Doença causada por protozoário é transmitida pela picada de mosquito
A leishmaniose ainda é uma preocupação para saúde pública no Brasil. Trata-se de uma enfermidade infecciosa transmitida por meio do inseto, popularmente conhecido como mosquito-palha que, ao picar um animal infectado, normalmente cães, transmite para as pessoas o protozoário Leishmania chagasi. Este período do ano, denominado “Agosto Verde”, instituído desde 2012, é dedicado à conscientização sobre a doença.
Kalliny Arouca, residente em infectologia do Hospital de Doenças Tropicais da Universidade Federal do Norte do Tocantins (HDT-UFNT/HU Brasil) pontua características da doença. “As duas principais formas de leishmaniose no Brasil são a tegumentar, que afeta principalmente a pele e, em alguns casos, as mucosas. E, a leishmaniose visceral, uma forma sistêmica que pode comprometer órgãos como fígado, baço, medula óssea e pode ser grave”.
A infecção pelo protozoário causador da leishmaniose está diretamente ligada às vulnerabilidades que algumas populações estão submetidas, por isso está no grupo de ‘doenças socialmente determinadas’. Pessoas de baixa renda que residem em moradias precárias, com pouco ou nenhum acesso a saneamento básico as mais impactadas.

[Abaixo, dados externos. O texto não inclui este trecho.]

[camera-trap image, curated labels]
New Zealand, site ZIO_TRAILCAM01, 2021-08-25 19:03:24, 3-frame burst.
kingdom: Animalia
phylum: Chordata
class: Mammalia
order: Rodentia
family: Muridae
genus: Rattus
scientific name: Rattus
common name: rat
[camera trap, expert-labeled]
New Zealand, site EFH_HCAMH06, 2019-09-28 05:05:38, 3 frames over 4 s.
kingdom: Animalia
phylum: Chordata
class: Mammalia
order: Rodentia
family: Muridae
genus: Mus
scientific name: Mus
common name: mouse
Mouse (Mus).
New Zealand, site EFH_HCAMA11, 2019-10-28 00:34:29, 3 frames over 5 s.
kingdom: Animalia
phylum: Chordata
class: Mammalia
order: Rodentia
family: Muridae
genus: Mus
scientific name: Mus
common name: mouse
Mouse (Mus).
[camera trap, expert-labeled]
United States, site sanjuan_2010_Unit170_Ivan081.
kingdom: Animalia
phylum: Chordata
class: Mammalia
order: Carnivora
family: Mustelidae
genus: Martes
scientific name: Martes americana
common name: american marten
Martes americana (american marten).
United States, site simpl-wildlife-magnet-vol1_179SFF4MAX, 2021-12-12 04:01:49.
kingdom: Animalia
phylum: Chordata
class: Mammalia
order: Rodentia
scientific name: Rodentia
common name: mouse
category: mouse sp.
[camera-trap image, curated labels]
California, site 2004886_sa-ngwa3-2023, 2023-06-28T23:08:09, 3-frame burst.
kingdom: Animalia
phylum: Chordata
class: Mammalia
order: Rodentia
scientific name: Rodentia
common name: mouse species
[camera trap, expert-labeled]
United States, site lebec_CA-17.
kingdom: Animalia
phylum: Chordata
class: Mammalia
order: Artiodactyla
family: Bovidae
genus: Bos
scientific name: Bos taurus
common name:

Os principais sintomas que servem de alerta para população são: feridas na pele que não saram, febre prolongada, inchaço da barriga por conta do aumento do fígado e do baço, além de perda de peso.
Para o diagnóstico, a médica destaca que depende da forma da doença combinando avaliação clínica com exames laboratoriais. Já o tratamento é disponibilizado pelo Sistema Único de Saúde (SUS). “O tratamento vai depender de acordo com a forma da doença, as características do paciente e presença de outras condições. É um desafio pelo fato de alguns tratamentos serem prolongados, podem exigir aplicações e acompanhamento médico e causar efeitos adversos. Por isso, é fundamental que o paciente não interrompa por conta própria e o mantenha até a conclusão”, orienta Kalliny.
Prevenir a leishmaniose exige uma séria de ações individuais e coletivas para redução do contato com o mosquito-palha. Medidas como uso de repelente e roupas que protejam braços e pernas, telas e mosquiteiros, especialmente em áreas de transmissão, manter limpos os ambientes externos da residência e evitar o acúmulo de matéria orgânica. “É importante que as pessoas sigam as orientações da vigilância sanitária em relação aos cães nas áreas de transmissão de leishmaniose visceral e procurem atendimento diante de feridas que não cicatrizam ou febre prolongada sem causa definida”.